▸ Task to complete
Reproduce the items below verbatim, starting at the line containing "What span of" and ending at the last line of the items.

Spatial relationship items
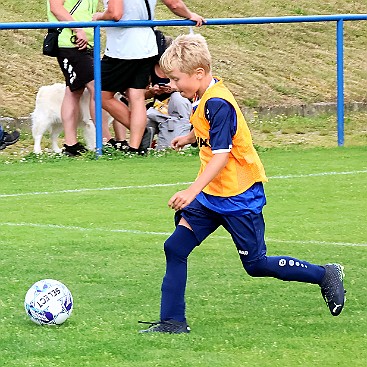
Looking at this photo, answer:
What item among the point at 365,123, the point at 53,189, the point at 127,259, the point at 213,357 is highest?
the point at 213,357

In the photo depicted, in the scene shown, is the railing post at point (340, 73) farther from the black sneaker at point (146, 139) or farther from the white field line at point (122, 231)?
the white field line at point (122, 231)

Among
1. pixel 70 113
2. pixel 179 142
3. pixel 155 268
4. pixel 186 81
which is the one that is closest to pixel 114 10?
pixel 70 113

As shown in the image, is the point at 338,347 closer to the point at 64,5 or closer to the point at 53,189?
the point at 53,189

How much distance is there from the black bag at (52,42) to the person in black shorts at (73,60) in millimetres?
45

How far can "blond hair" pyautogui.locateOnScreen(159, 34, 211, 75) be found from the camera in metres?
5.87

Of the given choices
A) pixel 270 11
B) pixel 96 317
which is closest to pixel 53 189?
pixel 96 317

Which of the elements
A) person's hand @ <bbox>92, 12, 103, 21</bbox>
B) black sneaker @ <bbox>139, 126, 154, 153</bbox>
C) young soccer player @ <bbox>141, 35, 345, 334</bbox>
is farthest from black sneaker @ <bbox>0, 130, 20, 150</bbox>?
young soccer player @ <bbox>141, 35, 345, 334</bbox>

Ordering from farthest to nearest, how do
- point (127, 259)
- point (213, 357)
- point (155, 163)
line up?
point (155, 163), point (127, 259), point (213, 357)

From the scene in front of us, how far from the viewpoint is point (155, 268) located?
758cm

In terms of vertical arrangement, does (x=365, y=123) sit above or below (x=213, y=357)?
below

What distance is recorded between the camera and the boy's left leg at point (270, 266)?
19.6ft

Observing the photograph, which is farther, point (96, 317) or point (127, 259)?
point (127, 259)

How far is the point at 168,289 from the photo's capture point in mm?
5953

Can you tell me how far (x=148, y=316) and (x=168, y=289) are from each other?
1.33 feet
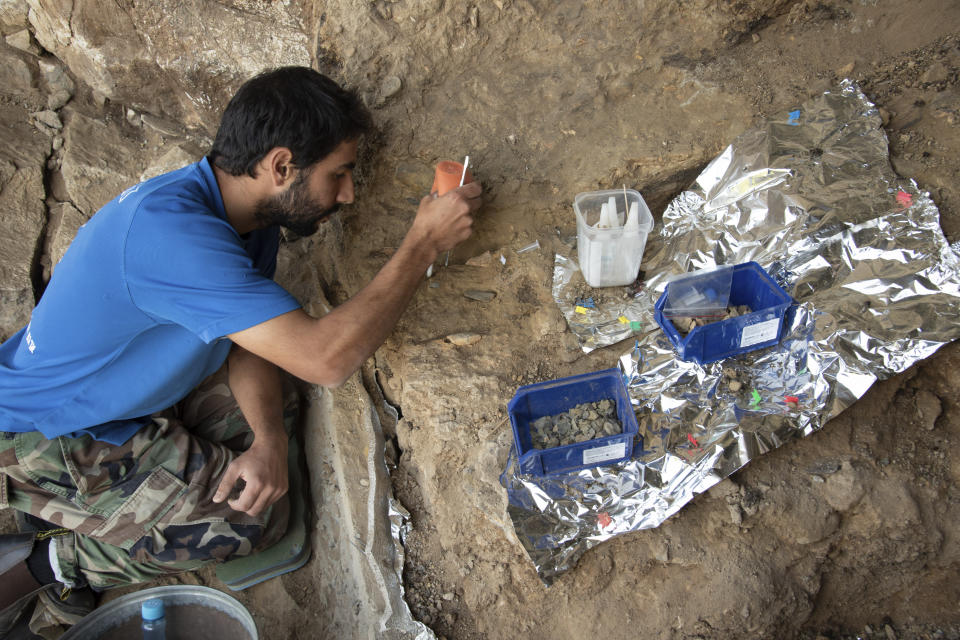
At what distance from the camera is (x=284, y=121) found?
5.49 ft

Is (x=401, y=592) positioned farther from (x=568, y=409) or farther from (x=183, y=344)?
(x=183, y=344)

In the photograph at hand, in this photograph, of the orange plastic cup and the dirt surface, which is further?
the orange plastic cup

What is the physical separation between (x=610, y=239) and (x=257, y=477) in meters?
1.33

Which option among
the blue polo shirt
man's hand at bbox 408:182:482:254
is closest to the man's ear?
the blue polo shirt

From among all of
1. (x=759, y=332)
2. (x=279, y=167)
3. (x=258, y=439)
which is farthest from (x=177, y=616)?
(x=759, y=332)

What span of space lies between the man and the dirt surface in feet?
1.02

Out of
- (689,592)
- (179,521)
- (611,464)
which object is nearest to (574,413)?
(611,464)

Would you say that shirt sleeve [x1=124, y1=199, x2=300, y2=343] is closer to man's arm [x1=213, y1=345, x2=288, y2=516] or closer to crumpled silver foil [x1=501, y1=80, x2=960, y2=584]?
man's arm [x1=213, y1=345, x2=288, y2=516]

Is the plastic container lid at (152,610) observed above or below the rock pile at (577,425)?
below

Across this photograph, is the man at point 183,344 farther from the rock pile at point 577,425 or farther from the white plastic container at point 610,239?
the rock pile at point 577,425

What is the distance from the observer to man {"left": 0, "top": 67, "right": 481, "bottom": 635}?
1575 mm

▸ Task response
What span of space lies between the man and the dirt surface in feet?
1.02

Out of
- (689,592)
- (179,521)
- (611,464)
which object is nearest to (574,413)?
(611,464)

Would you say that shirt sleeve [x1=124, y1=199, x2=300, y2=343] is closer to man's arm [x1=213, y1=345, x2=288, y2=516] or closer to crumpled silver foil [x1=501, y1=80, x2=960, y2=584]?
man's arm [x1=213, y1=345, x2=288, y2=516]

Is the plastic container lid at (152,610) observed above or below the rock pile at (577,425)?
below

Across this photograph, is the man at point 183,344 farther from the rock pile at point 577,425 or farther from the white plastic container at point 610,239?
the rock pile at point 577,425

What is the distance from the observer to man {"left": 0, "top": 67, "right": 481, "bottom": 635}?
1575 mm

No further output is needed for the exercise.